◆ Instructions for the task ◆
Copy out the final stretch of the listing: the line that contains "Between point 86,71" and all lines after it, exactly as they appear.

◆ Records to use ◆
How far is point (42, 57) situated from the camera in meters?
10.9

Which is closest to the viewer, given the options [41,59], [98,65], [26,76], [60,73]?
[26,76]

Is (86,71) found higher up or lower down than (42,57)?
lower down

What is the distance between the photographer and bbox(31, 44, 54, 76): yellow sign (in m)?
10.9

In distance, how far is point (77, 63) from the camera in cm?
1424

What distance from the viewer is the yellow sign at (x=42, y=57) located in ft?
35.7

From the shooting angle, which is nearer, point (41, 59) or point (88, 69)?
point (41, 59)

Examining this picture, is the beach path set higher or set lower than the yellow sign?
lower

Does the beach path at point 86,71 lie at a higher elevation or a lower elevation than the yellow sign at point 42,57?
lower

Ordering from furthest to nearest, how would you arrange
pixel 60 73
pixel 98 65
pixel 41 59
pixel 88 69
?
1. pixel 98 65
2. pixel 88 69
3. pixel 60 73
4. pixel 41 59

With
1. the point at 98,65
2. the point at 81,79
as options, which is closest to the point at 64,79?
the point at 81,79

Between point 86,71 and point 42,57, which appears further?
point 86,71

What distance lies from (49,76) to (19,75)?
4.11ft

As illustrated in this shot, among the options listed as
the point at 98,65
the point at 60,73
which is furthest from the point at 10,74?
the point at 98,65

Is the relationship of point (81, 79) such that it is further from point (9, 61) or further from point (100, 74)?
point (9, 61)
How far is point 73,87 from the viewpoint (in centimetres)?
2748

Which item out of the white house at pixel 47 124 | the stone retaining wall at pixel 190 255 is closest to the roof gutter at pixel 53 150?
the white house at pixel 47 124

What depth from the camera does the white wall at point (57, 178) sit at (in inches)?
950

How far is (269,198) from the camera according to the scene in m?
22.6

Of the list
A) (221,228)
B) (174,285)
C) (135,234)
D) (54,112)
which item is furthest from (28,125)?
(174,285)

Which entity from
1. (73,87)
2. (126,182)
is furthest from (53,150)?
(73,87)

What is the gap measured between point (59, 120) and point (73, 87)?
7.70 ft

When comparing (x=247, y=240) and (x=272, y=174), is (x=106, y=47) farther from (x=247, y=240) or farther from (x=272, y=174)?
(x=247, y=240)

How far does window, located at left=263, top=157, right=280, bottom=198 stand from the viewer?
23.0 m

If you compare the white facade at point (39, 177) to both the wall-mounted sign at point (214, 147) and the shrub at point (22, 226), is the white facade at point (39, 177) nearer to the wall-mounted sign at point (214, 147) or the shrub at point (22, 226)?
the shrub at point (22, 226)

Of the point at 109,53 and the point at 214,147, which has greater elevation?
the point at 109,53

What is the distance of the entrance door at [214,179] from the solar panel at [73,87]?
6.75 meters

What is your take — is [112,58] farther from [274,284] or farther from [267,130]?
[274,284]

◆ Task result ◆
Between point 86,71 and point 42,57, which appears further?
point 86,71

What distance lies from (49,76) to (19,75)?
4.11ft

As illustrated in this shot, among the options listed as
the point at 98,65
the point at 60,73
which is furthest from the point at 10,74?
the point at 98,65

Is the relationship of point (81, 79) such that it is further from point (9, 61) or further from point (100, 74)?
point (9, 61)
How far is point 73,87 from the viewpoint (in centimetres)?
2748

Which item out of the white house at pixel 47 124 | the stone retaining wall at pixel 190 255 is closest to the roof gutter at pixel 53 150?
the white house at pixel 47 124

What depth from the camera does the white wall at point (57, 178) sit at (in inches)?
950

How far is (269,198) from the camera according to the scene in m?
22.6

Of the list
A) (221,228)
B) (174,285)
C) (135,234)
D) (54,112)
which item is furthest from (28,125)?
(174,285)

Which entity from
1. (73,87)
2. (126,182)
is furthest from (53,150)?
(73,87)

What is the gap measured between point (59, 120) and point (73, 87)?
7.70 ft

When comparing (x=247, y=240) and (x=272, y=174), is (x=106, y=47) farther from (x=247, y=240) or farther from (x=272, y=174)?
(x=247, y=240)

How far does window, located at left=263, top=157, right=280, bottom=198 stand from the viewer?
23.0 m

If you compare the white facade at point (39, 177) to both the wall-mounted sign at point (214, 147) and the shrub at point (22, 226), is the white facade at point (39, 177) nearer to the wall-mounted sign at point (214, 147) or the shrub at point (22, 226)?
the shrub at point (22, 226)

Of the point at 109,53 and the point at 214,147, which has greater elevation?
the point at 109,53

What is the distance of the entrance door at [214,179] from the solar panel at [73,87]?
6.75 meters

What is your take — is [112,58] farther from [274,284] or farther from [267,130]?
[274,284]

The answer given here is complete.